Using TDD with Concurrent Applications

room: Conference D, M — time: Thursday 08:30-10:00, Thursday 10:30-12:00
Average Rating: -

Synopsis

Testing concurrent code is hard. Very hard. The number of things that can go wrong increases dramatically simply going from one thread to two. There is an additional increase going from two to more than two, but generally not so much as simply going from one to two. Knowing what is safe and not safe, while important, is not enough. Understanding the theory behind concurrent programs and traditional algorithms, such as producer-consumer, readers-writes and the dining philosophers, while important, is still not enough. You need to know how to approach testing so that you have a better chance of finding concurrency issues before you release to production.

Content

This tutorial begins with some not-so-basic, basics. We first discuss two seemingly simple examples of a badly written class - in both cases we’re only looking at one line of Java Code. We tear apart the code and look at the byte-code to get a better understanding of how this can break at a fundamental level. From this, we derive the beginning of an atomic operation from the perspective of the Java Virtual Machine.

Now that we know the code is broken, the next step is to demonstrate that it can/will/does break. How can we go about doing that? This leads us into a discussion of testing threaded code and, time permitting, we develop a test to demonstrate that the code fails. If time does not permit, we’ll work with one such test. Invariably, writing such tests is not only difficult, but building reliable tests that demonstrate failures in a “reasonable” amount of time is a very hard problem - without a little help. After attempting to increase the percentage of time we are able to detect failures, we’ll use a tool to make detection both fast and reliable.

Our next task will be to take a single-threaded solution that takes too long and improve its performance using concurrent programming. To do so, we’ll test our way from a working, single-threaded solution to a working, multi-threaded solution. Along the way, we’ll apply what we just learned to make sure we did not introduce any threading issues. The particular problem involves redesign based on contention. We will predict what we should get in terms of a performance improvement. When we fail at meeting that performance goal, we will analyze the contention, remove it and move towards our predicted performance gain.

We conclude with a traditional dead-lock problem. We’ll review hand-coded tests written to be able to reliably demonstrate deadlock situations. We’ll then look at the tool we used to and see how it could help us to detect deadlock situations.
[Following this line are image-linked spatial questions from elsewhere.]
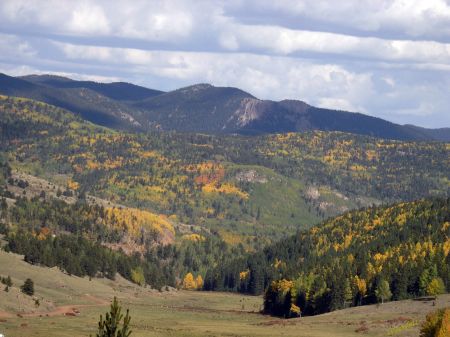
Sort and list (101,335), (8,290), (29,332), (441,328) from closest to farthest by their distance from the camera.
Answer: (101,335)
(441,328)
(29,332)
(8,290)

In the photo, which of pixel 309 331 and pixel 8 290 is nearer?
pixel 309 331

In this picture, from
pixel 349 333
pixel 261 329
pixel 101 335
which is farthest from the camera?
pixel 261 329

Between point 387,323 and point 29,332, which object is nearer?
point 29,332

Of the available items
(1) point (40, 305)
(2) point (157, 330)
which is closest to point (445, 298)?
(2) point (157, 330)

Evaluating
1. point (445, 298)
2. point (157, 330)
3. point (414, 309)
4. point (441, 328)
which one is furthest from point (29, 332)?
point (445, 298)

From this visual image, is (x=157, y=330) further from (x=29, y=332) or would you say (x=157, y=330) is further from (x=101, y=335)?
(x=101, y=335)

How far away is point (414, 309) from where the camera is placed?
7456 inches

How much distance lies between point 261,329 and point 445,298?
157 feet

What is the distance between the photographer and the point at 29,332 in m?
145

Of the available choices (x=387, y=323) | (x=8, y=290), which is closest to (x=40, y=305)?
(x=8, y=290)

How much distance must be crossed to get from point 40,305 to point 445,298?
91988mm

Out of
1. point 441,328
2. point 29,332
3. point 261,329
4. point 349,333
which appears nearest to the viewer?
point 441,328

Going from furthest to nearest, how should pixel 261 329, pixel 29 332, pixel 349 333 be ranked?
pixel 261 329
pixel 349 333
pixel 29 332

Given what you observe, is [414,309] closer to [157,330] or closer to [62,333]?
[157,330]
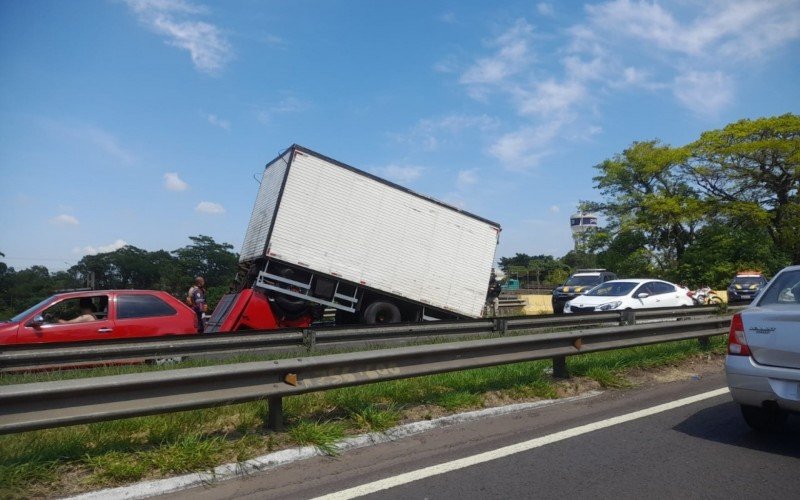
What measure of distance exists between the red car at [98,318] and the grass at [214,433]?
7.96 ft

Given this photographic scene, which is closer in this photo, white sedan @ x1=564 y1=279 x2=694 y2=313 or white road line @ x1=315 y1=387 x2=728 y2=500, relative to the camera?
white road line @ x1=315 y1=387 x2=728 y2=500

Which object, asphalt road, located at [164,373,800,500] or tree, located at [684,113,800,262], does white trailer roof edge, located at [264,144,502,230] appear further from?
tree, located at [684,113,800,262]

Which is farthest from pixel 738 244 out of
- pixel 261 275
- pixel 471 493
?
pixel 471 493

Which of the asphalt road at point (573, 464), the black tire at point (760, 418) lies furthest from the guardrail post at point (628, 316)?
the black tire at point (760, 418)

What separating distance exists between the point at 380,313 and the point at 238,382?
440 inches

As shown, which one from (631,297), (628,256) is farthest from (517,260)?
(631,297)

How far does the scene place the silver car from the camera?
15.4 ft

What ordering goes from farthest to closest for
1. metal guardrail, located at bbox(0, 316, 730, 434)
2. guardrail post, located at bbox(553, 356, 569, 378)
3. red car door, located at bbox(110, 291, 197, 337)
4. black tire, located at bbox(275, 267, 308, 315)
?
black tire, located at bbox(275, 267, 308, 315), red car door, located at bbox(110, 291, 197, 337), guardrail post, located at bbox(553, 356, 569, 378), metal guardrail, located at bbox(0, 316, 730, 434)

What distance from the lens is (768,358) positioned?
4.88 m

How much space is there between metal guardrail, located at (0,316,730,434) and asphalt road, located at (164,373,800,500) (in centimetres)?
63

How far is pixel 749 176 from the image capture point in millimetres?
39844

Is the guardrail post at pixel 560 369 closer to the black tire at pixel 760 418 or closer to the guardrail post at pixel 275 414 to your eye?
the black tire at pixel 760 418

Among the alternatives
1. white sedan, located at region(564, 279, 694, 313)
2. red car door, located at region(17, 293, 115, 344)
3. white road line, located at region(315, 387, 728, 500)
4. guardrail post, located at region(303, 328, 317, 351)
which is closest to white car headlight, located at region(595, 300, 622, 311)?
white sedan, located at region(564, 279, 694, 313)

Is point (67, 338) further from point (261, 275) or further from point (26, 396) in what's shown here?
point (26, 396)
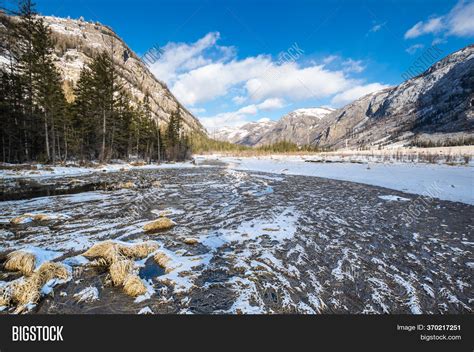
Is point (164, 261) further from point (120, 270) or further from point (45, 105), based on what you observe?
point (45, 105)

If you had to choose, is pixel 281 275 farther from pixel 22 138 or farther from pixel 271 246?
pixel 22 138

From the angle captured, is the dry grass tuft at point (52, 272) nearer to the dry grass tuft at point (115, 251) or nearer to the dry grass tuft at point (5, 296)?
the dry grass tuft at point (5, 296)

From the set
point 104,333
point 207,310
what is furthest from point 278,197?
point 104,333

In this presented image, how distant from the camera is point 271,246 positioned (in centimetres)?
695

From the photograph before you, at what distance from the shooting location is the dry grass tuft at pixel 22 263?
4867mm

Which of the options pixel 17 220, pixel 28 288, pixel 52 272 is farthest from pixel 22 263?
pixel 17 220

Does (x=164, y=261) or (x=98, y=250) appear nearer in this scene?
(x=164, y=261)

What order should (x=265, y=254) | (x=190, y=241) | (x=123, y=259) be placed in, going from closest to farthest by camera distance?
(x=123, y=259), (x=265, y=254), (x=190, y=241)

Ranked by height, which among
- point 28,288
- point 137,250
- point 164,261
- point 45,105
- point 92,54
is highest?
point 92,54

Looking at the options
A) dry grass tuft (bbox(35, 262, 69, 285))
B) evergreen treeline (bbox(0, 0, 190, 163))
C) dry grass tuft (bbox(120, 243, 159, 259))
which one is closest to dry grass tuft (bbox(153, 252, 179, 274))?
dry grass tuft (bbox(120, 243, 159, 259))

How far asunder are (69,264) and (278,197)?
11528 mm

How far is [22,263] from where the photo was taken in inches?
196

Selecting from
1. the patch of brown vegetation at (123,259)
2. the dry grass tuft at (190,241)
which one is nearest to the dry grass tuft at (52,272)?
the patch of brown vegetation at (123,259)

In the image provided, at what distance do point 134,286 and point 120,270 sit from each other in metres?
0.74
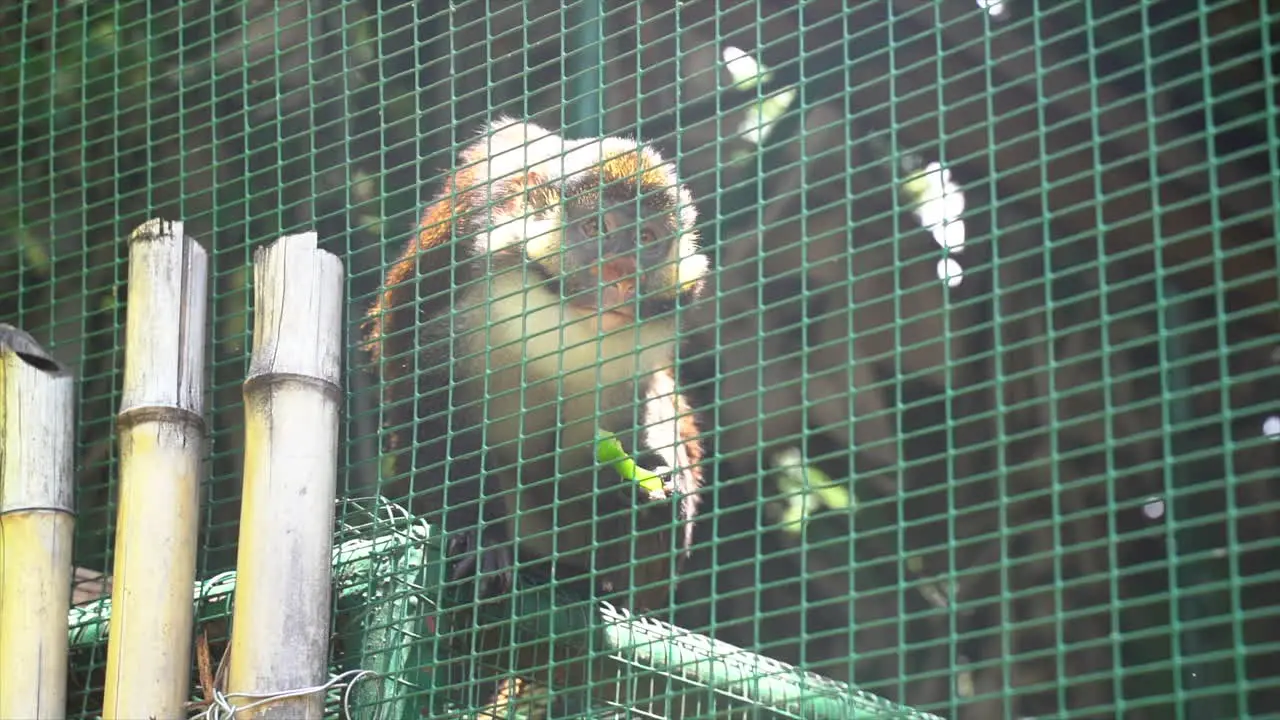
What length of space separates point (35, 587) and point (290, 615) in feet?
1.66

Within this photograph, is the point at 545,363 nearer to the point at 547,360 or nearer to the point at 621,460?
the point at 547,360

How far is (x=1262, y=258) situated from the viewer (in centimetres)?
452

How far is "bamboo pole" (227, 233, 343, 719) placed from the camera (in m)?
2.73

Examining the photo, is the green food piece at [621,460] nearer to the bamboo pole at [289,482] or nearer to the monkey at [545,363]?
the monkey at [545,363]

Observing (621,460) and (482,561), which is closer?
(621,460)

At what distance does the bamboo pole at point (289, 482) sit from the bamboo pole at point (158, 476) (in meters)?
0.13

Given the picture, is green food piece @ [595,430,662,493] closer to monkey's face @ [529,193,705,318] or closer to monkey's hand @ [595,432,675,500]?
monkey's hand @ [595,432,675,500]

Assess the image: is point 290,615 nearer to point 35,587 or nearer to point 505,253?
point 35,587

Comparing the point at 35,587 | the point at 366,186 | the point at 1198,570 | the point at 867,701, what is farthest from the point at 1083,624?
the point at 35,587

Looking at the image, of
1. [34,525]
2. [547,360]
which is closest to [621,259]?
[547,360]

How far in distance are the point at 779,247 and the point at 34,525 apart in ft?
6.48

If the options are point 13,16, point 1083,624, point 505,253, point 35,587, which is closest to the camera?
point 35,587

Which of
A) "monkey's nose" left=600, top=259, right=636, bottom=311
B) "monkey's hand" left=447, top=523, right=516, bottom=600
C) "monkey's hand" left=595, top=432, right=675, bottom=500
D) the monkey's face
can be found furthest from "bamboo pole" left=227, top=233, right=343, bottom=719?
"monkey's nose" left=600, top=259, right=636, bottom=311

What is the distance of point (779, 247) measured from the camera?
4.31 meters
If time permits, we’ll spend some time reviewing some of the new features introduced into Java 5, not because we want to learn the library but because there are designs in the library that take advantage of modern processors. Specifically, we’ll look at developing non-blocking, thread-safe solutions as well as thread-safe collections.

Process/Mechanics

Methodology:

The development of the exercises uses experiential learning (http://schuchert.wikispaces.com/ExperientialLearningNotes) as the primary vehicle for delivery of all materials. Everything we do will begin with a question or an exercise. Through a series of learning cycles (http://reviewing.co.uk/research/learning.cycles.htm), we will develop a deeper understanding of how concurrent systems can fail and how we can better write tests to find those failures.

Target Audience

At the very least, audience members should be comfortable programming in some high-level language that has support for concurrent programming. The tutorial will use Java, however, most of the material that we’ll discuss applies to other languages as well.

This is an intermediate tutorial.

Value

  • A deep understanding of how/why concurrent programs can fail
  • How to write tests that have the potential to expose concurrency-related defects
  • Tools you can use to improve your chances of finding such defects

Proposed Agenda

The mix of assignment/discussion work will depend on the format. Half-day formats will involve less coding. A full day tutorial will include the same discussions and also reserve more time for coding.

  • A First Simple Example: (provide code)

    • Question 1: This code is broken, how?
    • Assignment/Discussion: Write a test that demonstrates it is broken.
      • How long does your test take to demonstrate the failure?
      • How reliable is it at demonstrating the failure?
      • What happens when your test runs in other environments?
      • In what ways does your test allow for execution in different configurations?
      • What suggestions/conclusions can you offer from your experience writing this test?
    • Improving reliability:
      • Discussion - how can we improve the reliability of this test?
      • What tools might we use to do this?
    • Demonstration:
      • Use ConTest to improve reliability AND to speed up fault detection.
  • Improving Performance Using Concurrent Programming (provide code)

    • Evaluate the performance of this system.
    • Predict the speedup to be gained from a rewrite using concurrent programming techniques
    • Write a concurrent version
    • Questions
      • Did you write it correctly?
      • How can you write tests to verify it is correct using multiple threads?
    • Review discussion and improve testing approach.
    • Analyze performance - where’s the contention
  • Deadlock Detection - provide an application that can experience deadlock

    • Evaluate the system
    • Write tests to verify whether or not it can exhibit deadlock
    • (Assuming at least one person/group is successful) Discuss your approach. If not, I’ll have one prepared
    • Lessons learned.
  • Non-blocking approaches and modern processors.